■ Given request:
Edit the rows below so that "metal guardrail" reads "steel barrier" wherever it appears, and leave everything else unchanged.

▬▬▬▬▬▬▬▬▬▬

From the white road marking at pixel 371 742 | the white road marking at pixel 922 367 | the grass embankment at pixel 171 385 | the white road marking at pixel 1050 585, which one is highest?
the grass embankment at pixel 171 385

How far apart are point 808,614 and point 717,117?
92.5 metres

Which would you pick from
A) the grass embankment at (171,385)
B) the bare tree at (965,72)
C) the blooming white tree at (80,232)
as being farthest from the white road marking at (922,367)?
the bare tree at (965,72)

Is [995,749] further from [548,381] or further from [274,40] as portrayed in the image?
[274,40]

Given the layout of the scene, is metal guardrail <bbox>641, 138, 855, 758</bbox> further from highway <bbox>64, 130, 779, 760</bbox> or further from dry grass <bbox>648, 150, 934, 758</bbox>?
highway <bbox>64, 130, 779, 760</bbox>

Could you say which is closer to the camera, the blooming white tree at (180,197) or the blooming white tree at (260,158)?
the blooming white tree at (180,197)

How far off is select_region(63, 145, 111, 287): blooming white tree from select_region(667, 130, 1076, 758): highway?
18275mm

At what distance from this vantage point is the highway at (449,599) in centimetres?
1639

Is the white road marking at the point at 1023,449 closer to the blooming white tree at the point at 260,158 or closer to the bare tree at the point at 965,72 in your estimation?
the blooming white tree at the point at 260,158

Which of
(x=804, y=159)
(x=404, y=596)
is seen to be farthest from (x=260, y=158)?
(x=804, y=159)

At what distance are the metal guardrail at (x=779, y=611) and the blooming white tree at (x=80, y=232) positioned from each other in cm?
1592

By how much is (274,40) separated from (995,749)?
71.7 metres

▬▬▬▬▬▬▬▬▬▬

■ Right answer:
From the white road marking at pixel 371 742 | the white road marking at pixel 922 367 | the grass embankment at pixel 171 385 | the white road marking at pixel 1050 585, which one is highest?
the grass embankment at pixel 171 385

How far apart are point 808,614 and point 717,117?
92.5 metres

Which would you pick from
A) the grass embankment at (171,385)
B) the bare tree at (965,72)
C) the blooming white tree at (80,232)
as being farthest from the white road marking at (922,367)?
the bare tree at (965,72)

Is [995,749] further from [548,381] or further from [274,40] as portrayed in the image?
[274,40]

Given the layout of the scene, is steel barrier <bbox>641, 138, 855, 758</bbox> further from highway <bbox>64, 130, 779, 760</bbox> or further from dry grass <bbox>648, 150, 934, 758</bbox>?
highway <bbox>64, 130, 779, 760</bbox>

Could you say which is closer to the camera, the blooming white tree at (180,197) or the blooming white tree at (260,158)?
the blooming white tree at (180,197)

How far off is select_region(63, 145, 111, 287): blooming white tree from select_region(667, 130, 1076, 758): highway?
18275mm

At what distance from this vantage point is the highway at (449,599) in centimetres?
1639

Is the white road marking at the point at 1023,449 closer to the blooming white tree at the point at 260,158 or closer to the bare tree at the point at 965,72 in your estimation?
the blooming white tree at the point at 260,158

Which of
(x=804, y=159)
(x=404, y=596)
is seen to be farthest from (x=260, y=158)?
(x=804, y=159)

At what distance are the steel barrier at (x=779, y=611) and the blooming white tree at (x=80, y=232) positioned from each other in cm?
1592

By how much is (274,40) separated from (995,749)?
71.7 metres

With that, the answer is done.